Antonio, Stranger racconta di un uomo estraneo a sé, al mondo e al proprio simile. Fa riferimento ad un mondo fisico o ad uno interiore?

Il corto racconta di un uomo che cerca. La ricerca è certamente interiore, ma noi spettatori non siamo nella sua interiorità. Lo spazio è reale? Sicuramente il personaggio si muove da qualche parte… Egli è straniero per tre volte fin dall’inizio con la mancanza di consapevolezza di sé, l’essere apolide, l’assenza dell’altro.

La stella ad otto punte indica la sacralità dell’uomo. Qual è il significato che le ha voluto attribuire?

La simbologia, sulle porte e sul suo talismano, rappresenta la rosa dei venti. Il suo simbolo è una strana bussola che lo guida magneticamente tra le stanze. Egli è un viandante, un migrante… In cerca della sua stanza.

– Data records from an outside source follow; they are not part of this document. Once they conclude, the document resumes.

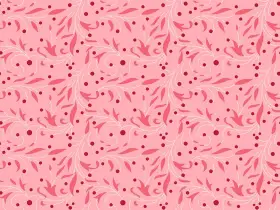 Blush Vine Floral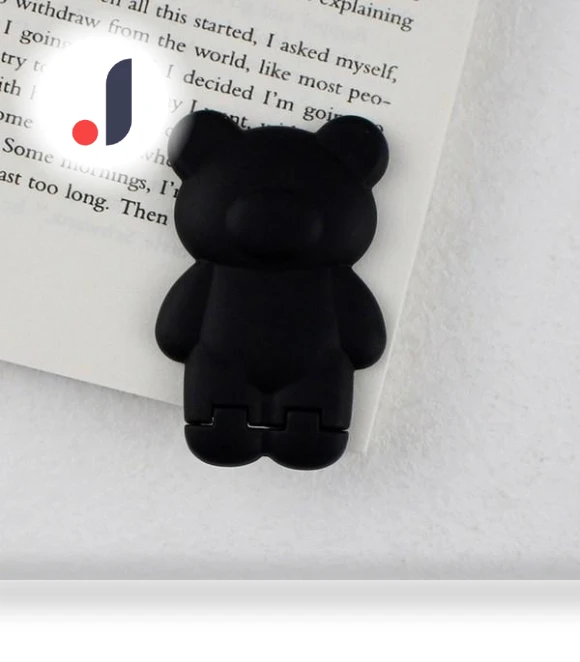 Cookie Sole Smart Tok Cute Grip Tok — Smart Clip Accessories, Board M Factory
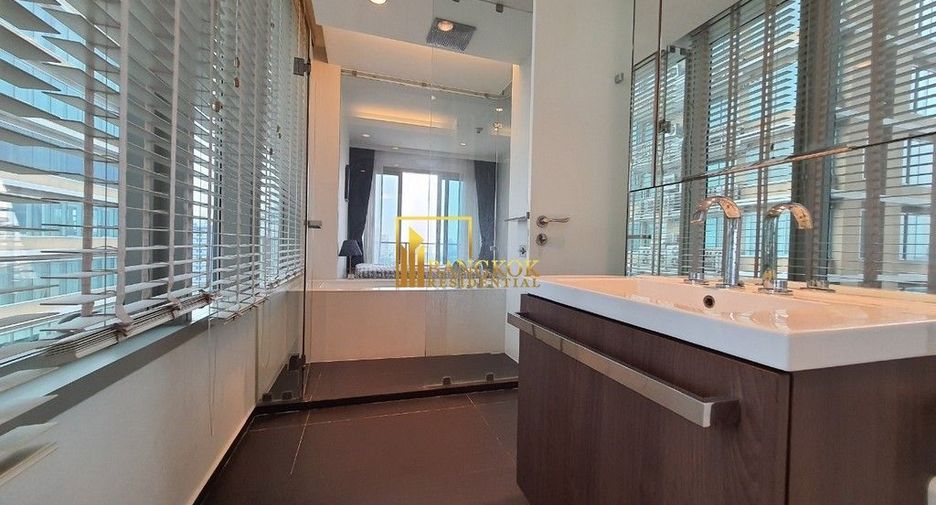 For rent and for sale 2 bedrooms condo in Pathum Wan, Bangkok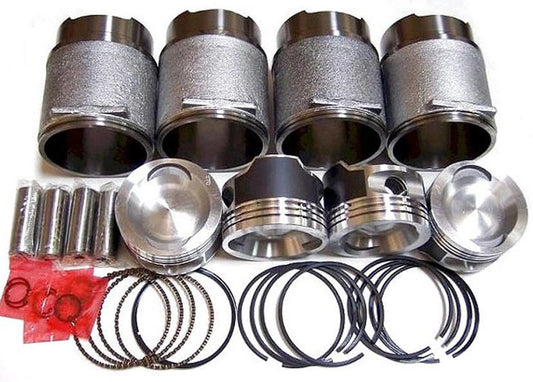 Big Bore Piston & Cylinder Set (2.1L to 2.2L) - VW 2.1L Vanagon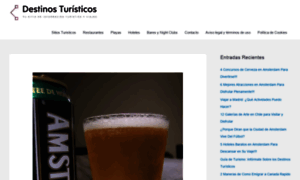 Destinosturisticos.hiperarticulos.com thumbnail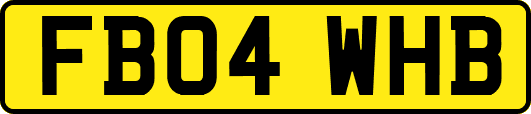 FB04WHB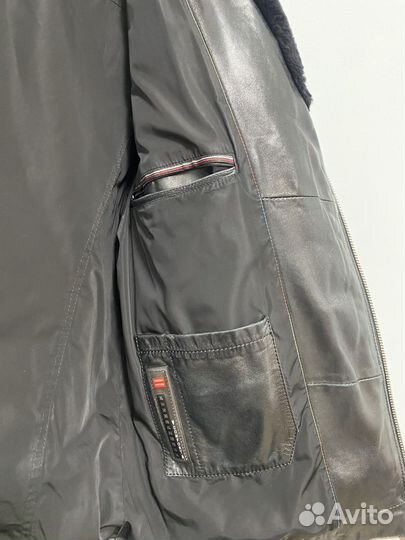 Куртка демисезонная мужская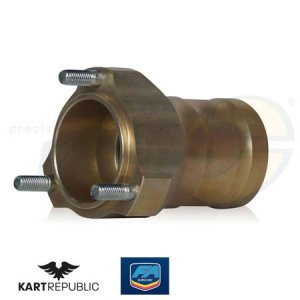 Felgenaufnahme  vorne  OK   KR/FA-KART Auenteill  (Radstern vorne) 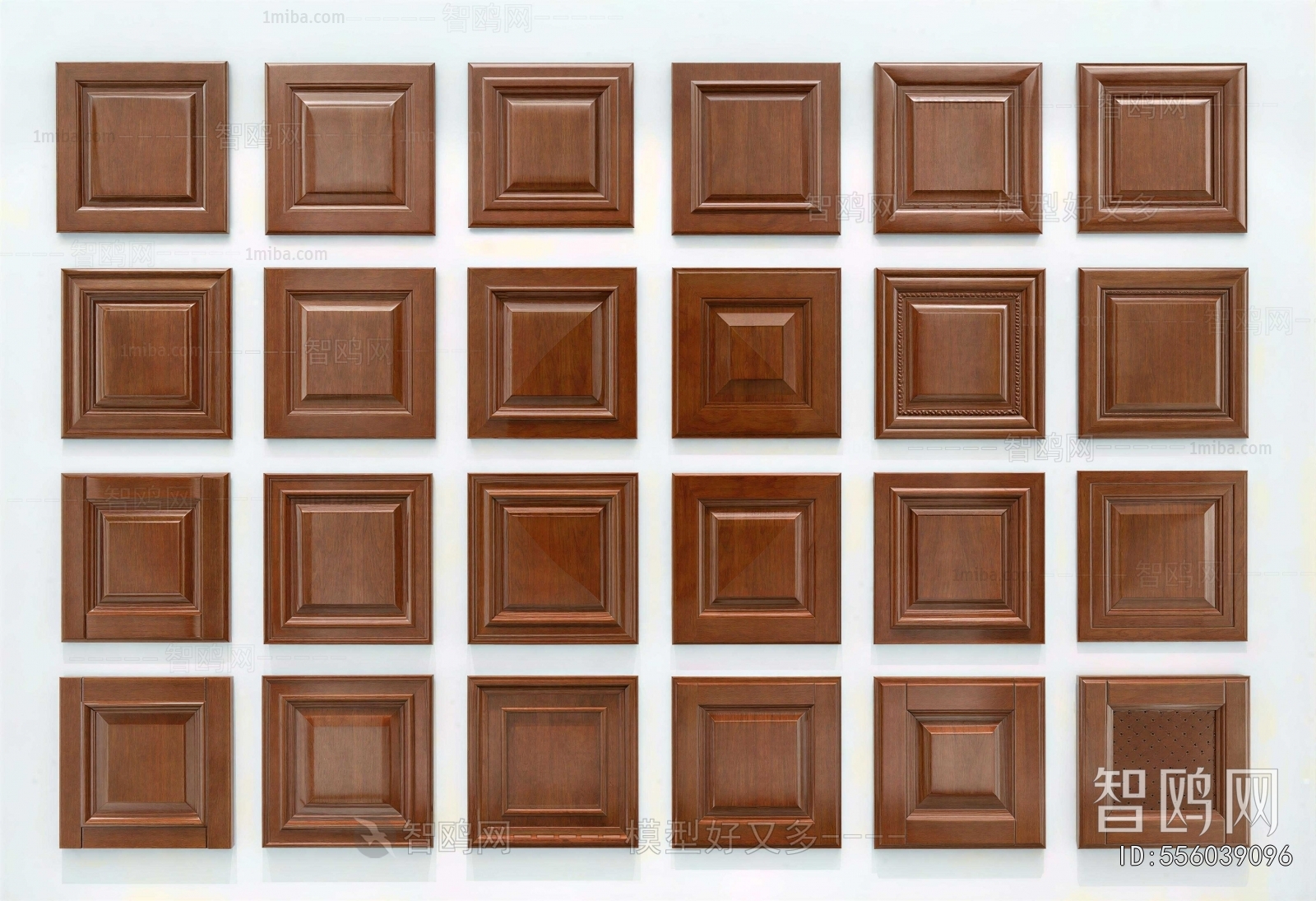 American Style Door Panel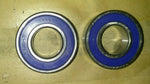 2 NEW NSK 6205DU Sealed Ball Bearing-Mega Mart Warehouse-Ultimate Unclaimed Freight Buyer and Seller Specialists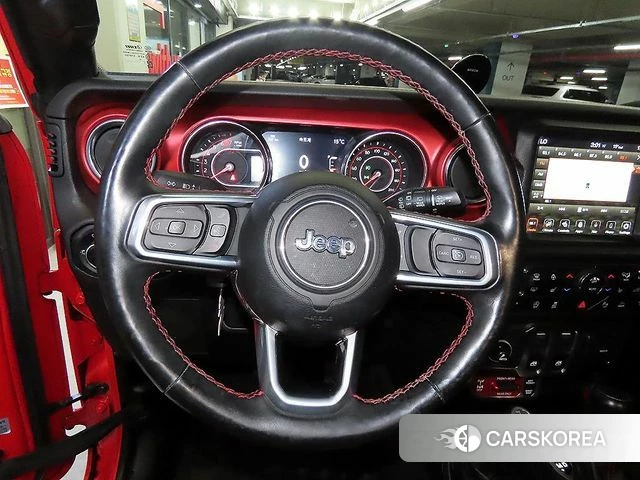 Jeep Wrangler (JL) id 4187616 из Кореи 18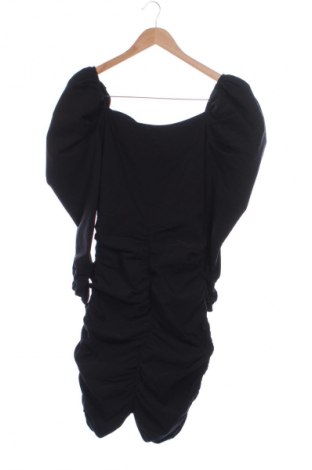 Kleid Gina Tricot, Größe XS, Farbe Schwarz, Preis 13,80 €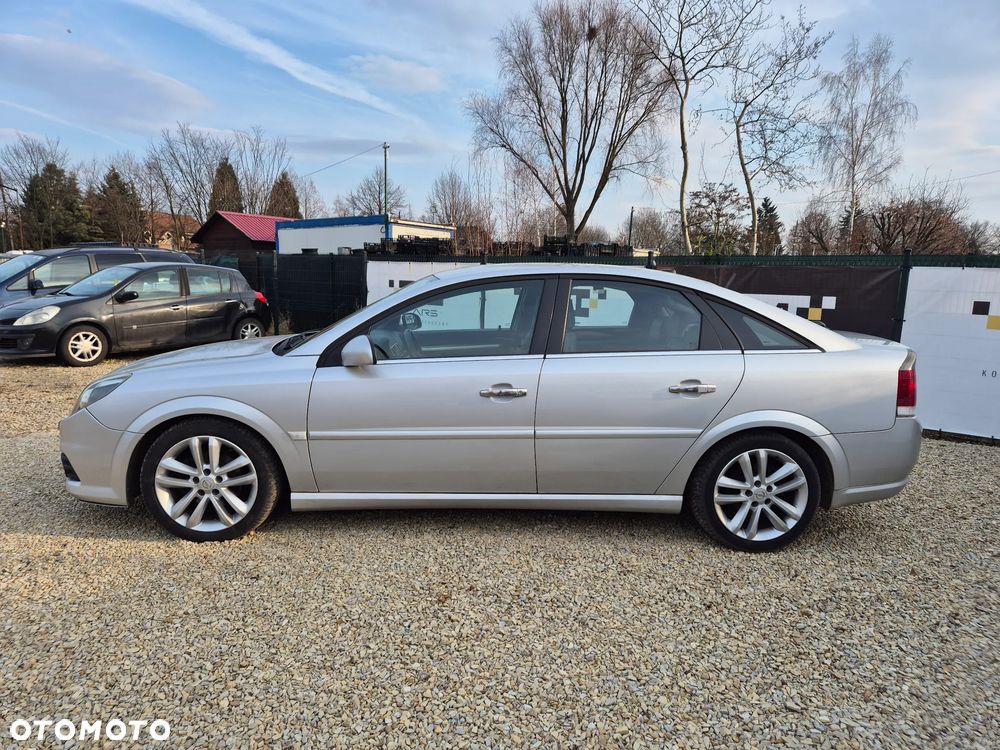 Opel Vectra - 9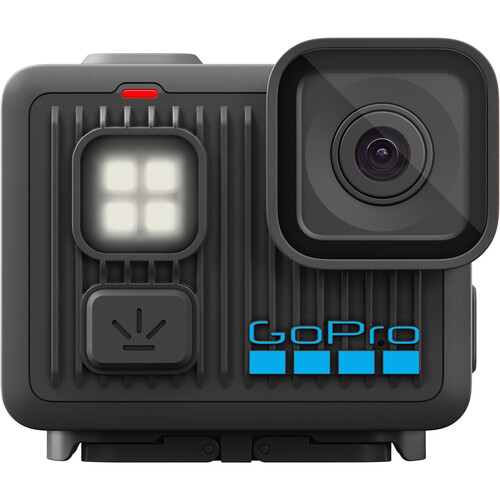 Компактная экшн-камера GoPro LIT HERO (CHDHF-132-AT)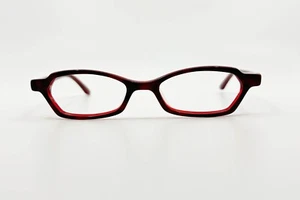 Ogi Heritage 7135 410 Eyeglasses Frames Red Womens Full Rim 48-18-140  3261 - Picture 1 of 7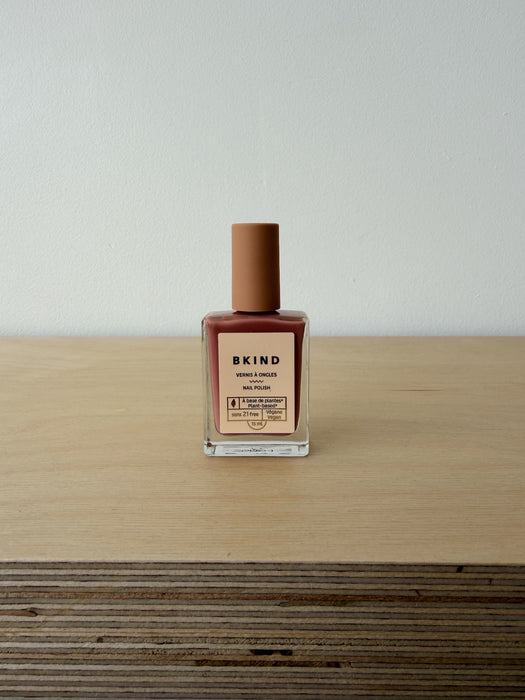 BKIND Nail Polish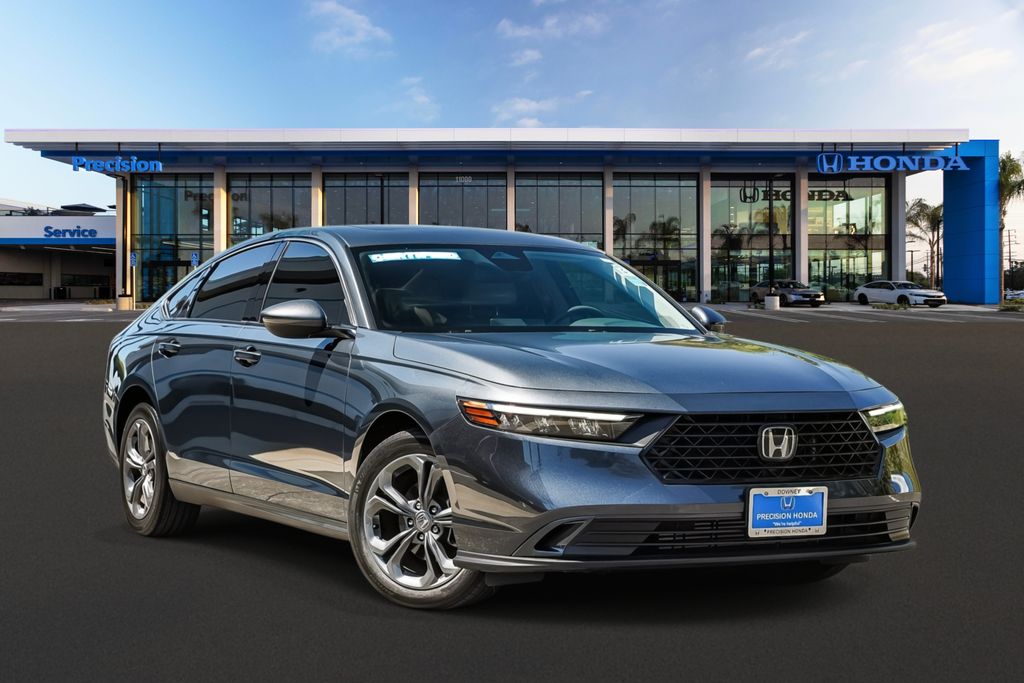 2023 Honda Accord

Cosa o chi rappresenta l’interno della casa?

L’intento è quello di comunicare un sentimento di solitudine, avvolto dall’illusione del focolare domestico. La stanza accogliente non è la sua casa; è un non-luogo destinato a essere ancora una volta un’altra stanza di passaggio. Un momento di quiete, prima della tempesta.

Lei ha utilizzato dei quadri noti, ha voluto indicare un preciso momento storico?

I quadri sono simbolici. Ho utilizzato alcuni dipinti per mostrare la sua condizione tragica; altri come rimandi alle sue scene vissute, come il suo passaggio nella foresta incendiata; altri ancora come anticipazione del suo futuro.

Com’è nata l’idea di quella particolare presenza sonora?

Per questa risposta lascio la parola al mio amico e compositore Gianvito Novelli, che collabora con me in tutti i miei progetti: “Ho immaginato di essere dentro del materiale gleboso, gelatinoso ed elettrico. È venuto fuori un racconto sonoro disturbante, irrequieto fino alla fine. Le pareti di un non-luogo potrebbero suonare così. L’idea è quella di far venir fuori uno stato dell’anima”.